Tasks:
1) According to the fences message, what solution does C++ have for the question of storeStore and loadLoad?
2) Please say whether each statement agrees with the fences message, answering yes or no and quoting the deciding words. (a) The message says fences concern reordering of memory visibility to other threads. (b) The message says CSE on two consume loads is incorrect. (c) The message says storeStore makes sense only for ordering prior writes to fields later treated as read-only.
3) Summarize the fences message in two sentences.

··· Source text

[jmm-dev] jdk9 APIs [Fences specifically]

Fri Aug 14 18:36:55 UTC 2015

On Fri, Aug 14, 2015 at 4:50 AM, Doug Lea <dl at cs.oswego.edu> wrote:

> So there are limitations in the ability of ordering control to
> improve responsiveness. Which is unsurprising given all the
> other limitations under weak scheduling guarantees. But
> that's not much of an argument for not even allowing it.
I think it's not a limitation; it's just the wrong mechanism.
The mechanism you want doesn't care about reordering of
memory visibility to other threads.  That's what fences are
about.  It does care about merging of memory operations and
reordering with local compute operations.  Fences are not about that.
As you point out, that's kind of the domain of C-style volatiles,
though they really only address the "combining" part.

>
[Hans:]
>>  But I think this doesn't have anything to do with fences.
>
>
> Ordering constraints seem intrinsic to the problem at hand.
> It's the complement of the main issue in  RCU/consume:
> "really read this" vs  "really write this".
I think the RCU constraint is about ordering.  It's not "really read this".
CSE on two consume loads is OK for correctness, though
probably otherwise evil.  And my understanding is that
you really want to order loads with respect to dependent stores
as well.

...
>
> But even if so, it seems better to have a uniform API:
>   writes:  full > release > storeStore
>   reads:   full > acquire > loadLoad
> even if loadLoad is internally mapped to acquire.
> And omitting it feels even more wrong if we support
> RCU-like usages with scoped loadLoadFence(Object ref).

C++ has a great solution to that: include neither storeStore
nor loadLoad.

As I argued in my earlier message, storeStore
really only makes sense for ordering prior writes to fields
that are subsequently treated as read-only.  That's a really
narrow application domain but probably a disproportional security
bug magnet (for those people who care about Java security).

······
··· Data

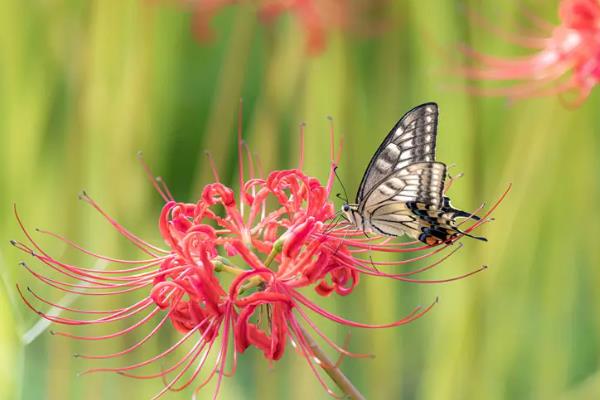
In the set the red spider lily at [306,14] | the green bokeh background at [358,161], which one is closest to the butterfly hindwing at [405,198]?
the green bokeh background at [358,161]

······

List of solutions:
1) Include neither storeStore nor loadLoad.

2)
(a) Yes: "That's what fences are about."
(b) No: "CSE on two consume loads is OK for correctness"
(c) Yes: "storeStore really only makes sense for ordering prior writes to fields that are subsequently treated as read-only"

3) The reply argues that the limits Doug Lea notes in using ordering control to improve responsiveness come from using the wrong mechanism, because fences deal with reordering of memory visibility to other threads, not with merging memory operations or reordering them with local compute operations. It also answers the call for a uniform API with storeStore and loadLoad by pointing to C++'s choice to include neither, and calls storeStore's use narrow but probably a disproportional security bug magnet.